I didn’t become famous.  I became a typist in a mortuary.  The antique shop Joe owned went out of business, and he became an old man working at McDonald’s. 

Tender. Monster.  Destiny.  At night when the curve of a freeway overpass moves your body closer to death and waitlessness, the lit-up McDonald’s seen down below seems the perfect beacon.  I’ve been to McDonalds’ throughout the country but I was never an adventurer.  I was an agoraphobic who would tell my hosts when they’d get home from work that I spent the whole day feeling out the city, when really I’d spend the day sleeping the sleep of store-bought pills I got in a 30%-off bin at the grocery store Nora and I used to live near.
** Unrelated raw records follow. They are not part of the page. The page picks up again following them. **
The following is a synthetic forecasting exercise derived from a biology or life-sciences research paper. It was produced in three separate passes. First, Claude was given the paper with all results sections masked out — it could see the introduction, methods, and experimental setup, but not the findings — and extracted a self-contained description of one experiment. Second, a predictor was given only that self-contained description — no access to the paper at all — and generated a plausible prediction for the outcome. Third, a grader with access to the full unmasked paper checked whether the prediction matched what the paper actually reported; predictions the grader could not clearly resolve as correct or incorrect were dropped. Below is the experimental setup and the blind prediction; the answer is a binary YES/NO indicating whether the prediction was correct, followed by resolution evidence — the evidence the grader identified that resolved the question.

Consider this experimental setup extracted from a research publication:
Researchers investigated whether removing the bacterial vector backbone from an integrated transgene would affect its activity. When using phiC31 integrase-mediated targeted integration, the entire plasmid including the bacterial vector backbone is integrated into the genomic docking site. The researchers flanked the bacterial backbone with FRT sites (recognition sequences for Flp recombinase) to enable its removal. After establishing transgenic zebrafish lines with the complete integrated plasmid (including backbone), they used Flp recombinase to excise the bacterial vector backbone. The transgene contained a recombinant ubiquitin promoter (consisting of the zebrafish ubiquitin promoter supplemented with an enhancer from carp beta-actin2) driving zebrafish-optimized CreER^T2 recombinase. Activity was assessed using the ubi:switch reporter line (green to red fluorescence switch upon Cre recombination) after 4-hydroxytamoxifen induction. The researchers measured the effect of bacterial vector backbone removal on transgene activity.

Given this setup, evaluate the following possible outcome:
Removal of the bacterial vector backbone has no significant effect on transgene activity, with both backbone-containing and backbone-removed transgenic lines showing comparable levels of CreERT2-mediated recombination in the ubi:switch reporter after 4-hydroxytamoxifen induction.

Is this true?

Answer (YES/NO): NO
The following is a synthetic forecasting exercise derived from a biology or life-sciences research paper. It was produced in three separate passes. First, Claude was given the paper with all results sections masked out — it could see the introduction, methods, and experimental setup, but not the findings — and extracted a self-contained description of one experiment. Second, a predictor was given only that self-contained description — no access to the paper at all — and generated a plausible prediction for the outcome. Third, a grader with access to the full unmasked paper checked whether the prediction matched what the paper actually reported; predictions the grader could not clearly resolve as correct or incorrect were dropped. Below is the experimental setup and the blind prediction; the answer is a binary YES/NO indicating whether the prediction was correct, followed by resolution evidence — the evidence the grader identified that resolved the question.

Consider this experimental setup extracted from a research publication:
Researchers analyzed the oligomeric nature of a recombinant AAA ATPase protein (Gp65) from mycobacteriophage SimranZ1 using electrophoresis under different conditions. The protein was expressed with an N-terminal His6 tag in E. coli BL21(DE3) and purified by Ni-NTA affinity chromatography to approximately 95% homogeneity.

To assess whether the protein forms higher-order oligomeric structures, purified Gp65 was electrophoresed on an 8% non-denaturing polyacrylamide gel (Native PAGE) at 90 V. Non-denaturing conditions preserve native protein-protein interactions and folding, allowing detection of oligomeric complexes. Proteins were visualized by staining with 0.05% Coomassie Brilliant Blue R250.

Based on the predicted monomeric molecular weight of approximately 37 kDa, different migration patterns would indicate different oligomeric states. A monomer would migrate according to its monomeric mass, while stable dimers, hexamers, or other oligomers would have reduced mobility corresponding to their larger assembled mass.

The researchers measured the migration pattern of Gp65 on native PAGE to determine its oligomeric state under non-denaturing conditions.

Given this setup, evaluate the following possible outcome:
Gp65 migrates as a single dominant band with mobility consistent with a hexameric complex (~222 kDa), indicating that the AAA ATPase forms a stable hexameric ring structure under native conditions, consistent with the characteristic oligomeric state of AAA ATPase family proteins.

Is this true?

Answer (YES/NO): NO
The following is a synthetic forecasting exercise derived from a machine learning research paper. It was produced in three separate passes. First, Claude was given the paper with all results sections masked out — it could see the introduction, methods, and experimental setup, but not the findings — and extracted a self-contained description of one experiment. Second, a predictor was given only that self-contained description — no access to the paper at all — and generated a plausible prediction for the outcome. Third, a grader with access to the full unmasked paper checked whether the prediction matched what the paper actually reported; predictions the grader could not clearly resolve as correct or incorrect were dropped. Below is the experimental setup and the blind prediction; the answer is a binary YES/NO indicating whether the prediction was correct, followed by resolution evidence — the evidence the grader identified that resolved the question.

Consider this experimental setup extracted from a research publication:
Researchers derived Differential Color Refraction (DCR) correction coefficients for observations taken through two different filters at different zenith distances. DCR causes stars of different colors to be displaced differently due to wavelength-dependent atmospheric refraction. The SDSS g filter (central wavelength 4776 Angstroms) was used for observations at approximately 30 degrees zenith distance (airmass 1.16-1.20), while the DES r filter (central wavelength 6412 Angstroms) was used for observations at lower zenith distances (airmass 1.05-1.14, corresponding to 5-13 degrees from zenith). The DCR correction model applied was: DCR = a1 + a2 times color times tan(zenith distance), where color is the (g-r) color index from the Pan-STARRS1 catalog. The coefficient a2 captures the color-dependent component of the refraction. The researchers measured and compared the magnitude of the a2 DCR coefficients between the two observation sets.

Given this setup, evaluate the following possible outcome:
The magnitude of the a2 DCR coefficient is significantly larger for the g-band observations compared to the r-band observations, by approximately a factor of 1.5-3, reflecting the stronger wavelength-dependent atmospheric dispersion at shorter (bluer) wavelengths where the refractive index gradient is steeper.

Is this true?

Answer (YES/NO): NO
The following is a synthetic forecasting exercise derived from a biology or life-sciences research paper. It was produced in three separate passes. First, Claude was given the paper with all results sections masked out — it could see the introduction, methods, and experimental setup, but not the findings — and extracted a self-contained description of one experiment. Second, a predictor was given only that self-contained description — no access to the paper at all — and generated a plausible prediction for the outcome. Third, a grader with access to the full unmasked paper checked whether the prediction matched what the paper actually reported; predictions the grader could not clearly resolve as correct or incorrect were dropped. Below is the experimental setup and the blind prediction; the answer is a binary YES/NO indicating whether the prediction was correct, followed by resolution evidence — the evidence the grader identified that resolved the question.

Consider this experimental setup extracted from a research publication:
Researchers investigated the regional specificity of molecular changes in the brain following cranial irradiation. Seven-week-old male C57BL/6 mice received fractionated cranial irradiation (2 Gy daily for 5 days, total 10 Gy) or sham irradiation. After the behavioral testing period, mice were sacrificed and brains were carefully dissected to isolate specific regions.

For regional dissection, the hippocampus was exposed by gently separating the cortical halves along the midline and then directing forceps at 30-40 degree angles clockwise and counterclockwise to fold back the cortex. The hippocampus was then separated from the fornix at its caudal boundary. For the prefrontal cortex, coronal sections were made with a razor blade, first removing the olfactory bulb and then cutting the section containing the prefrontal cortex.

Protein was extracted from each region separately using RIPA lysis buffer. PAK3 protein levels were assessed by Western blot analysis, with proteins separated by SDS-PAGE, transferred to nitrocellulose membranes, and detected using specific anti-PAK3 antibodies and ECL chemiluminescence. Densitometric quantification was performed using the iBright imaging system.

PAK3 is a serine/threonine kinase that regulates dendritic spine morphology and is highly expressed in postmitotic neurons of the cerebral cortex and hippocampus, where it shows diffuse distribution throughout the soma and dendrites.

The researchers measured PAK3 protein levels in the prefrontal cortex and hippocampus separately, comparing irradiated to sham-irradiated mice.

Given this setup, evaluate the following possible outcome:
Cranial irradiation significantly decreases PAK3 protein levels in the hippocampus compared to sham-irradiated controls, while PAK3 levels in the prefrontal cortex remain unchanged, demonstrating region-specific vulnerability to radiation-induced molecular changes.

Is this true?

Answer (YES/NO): NO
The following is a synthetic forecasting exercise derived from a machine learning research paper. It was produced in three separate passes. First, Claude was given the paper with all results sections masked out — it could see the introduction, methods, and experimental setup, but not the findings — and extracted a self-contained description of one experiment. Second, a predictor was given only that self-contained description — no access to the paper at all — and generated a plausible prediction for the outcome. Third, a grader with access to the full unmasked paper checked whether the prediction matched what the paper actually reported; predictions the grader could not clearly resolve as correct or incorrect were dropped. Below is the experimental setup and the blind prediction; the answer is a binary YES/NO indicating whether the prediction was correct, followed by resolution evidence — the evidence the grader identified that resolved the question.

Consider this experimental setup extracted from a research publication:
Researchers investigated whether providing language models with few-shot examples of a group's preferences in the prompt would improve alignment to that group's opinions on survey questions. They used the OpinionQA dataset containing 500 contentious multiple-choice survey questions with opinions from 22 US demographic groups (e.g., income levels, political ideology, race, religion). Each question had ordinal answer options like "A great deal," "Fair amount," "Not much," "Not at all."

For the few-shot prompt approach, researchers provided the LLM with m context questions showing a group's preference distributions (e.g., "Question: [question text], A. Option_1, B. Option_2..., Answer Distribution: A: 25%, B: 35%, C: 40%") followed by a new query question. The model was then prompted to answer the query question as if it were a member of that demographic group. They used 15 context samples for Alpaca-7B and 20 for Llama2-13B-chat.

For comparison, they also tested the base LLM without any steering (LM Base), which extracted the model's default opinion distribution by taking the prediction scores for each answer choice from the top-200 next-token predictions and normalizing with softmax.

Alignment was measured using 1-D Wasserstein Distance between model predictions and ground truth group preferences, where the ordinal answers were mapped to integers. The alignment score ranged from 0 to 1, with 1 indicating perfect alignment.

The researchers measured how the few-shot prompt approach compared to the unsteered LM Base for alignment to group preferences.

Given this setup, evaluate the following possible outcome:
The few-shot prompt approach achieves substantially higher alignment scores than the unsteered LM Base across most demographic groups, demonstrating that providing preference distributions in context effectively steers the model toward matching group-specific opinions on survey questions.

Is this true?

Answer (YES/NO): NO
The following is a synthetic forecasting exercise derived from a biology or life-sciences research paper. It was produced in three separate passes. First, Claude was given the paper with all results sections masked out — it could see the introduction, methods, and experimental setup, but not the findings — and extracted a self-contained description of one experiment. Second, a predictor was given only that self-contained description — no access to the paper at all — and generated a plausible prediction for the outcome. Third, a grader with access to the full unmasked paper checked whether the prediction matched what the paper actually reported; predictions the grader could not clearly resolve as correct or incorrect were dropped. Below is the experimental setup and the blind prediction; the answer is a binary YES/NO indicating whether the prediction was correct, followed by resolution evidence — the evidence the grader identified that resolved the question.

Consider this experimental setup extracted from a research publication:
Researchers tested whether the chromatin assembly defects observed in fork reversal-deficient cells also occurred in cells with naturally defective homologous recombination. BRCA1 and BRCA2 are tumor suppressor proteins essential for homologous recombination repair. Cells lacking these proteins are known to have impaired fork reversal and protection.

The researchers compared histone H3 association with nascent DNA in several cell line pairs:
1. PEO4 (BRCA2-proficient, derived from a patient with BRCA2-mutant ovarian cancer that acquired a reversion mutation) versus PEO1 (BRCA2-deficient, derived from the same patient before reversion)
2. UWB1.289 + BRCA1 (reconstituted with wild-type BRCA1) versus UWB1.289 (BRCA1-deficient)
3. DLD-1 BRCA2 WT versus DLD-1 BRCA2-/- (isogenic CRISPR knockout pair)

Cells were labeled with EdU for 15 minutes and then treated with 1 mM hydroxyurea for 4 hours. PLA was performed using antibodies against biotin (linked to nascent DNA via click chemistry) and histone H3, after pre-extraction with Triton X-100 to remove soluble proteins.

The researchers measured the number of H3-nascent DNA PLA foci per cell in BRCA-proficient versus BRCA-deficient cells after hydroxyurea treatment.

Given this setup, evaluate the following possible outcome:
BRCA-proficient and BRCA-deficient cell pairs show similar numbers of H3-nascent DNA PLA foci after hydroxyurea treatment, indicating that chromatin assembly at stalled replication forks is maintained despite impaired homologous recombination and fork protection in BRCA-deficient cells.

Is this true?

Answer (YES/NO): NO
       In college, my roommate Nora and I ended up with two cats, Blackie and Rose White. The grass and wildflowers in our back yard grazed the low slopes of hanging clotheslines. We mostly slept over at her boyfriend’s house because our own house lacked panache and never had any food in the fridge.  She’d pull her car into the space next to the trash bin, and Blackie and Rose White would gallop through the weed jungle to     greet us.  Nora and I referred to the cats as our family, though we often forgot to feed them.  Rose White ran away, and one morning I found Blackie curled up behind an old paint can in the garage, dead.

            Judy and John Freshflower owned the Chinese restaurant near Joe’s old antique shop.  What Joe and I had was the surrogate father and daughter relationship that could only be shared by a man who thought he drank too much to have his own family, and the daughter of a woman abandoned by a man who’d said he was just going out for a pack of cigarettes, just like all the fleeing husbands of the nineteen-fifties are purported to have said to their wives.  What Joe and I had with Judy and John Freshflower was the kind of friendship that people sharing the same small square of carpet in a giant city develop.  When Joe would babysit me at his shop, he’d park in a lot overlooking the alley behind his and the Freshflowers’ businesses.  Often, exiting the car, we’d find Judy sitting at the wire table she’d set up in the alley, drinking tea from the blue kettle on the table’s yellow tablecloth.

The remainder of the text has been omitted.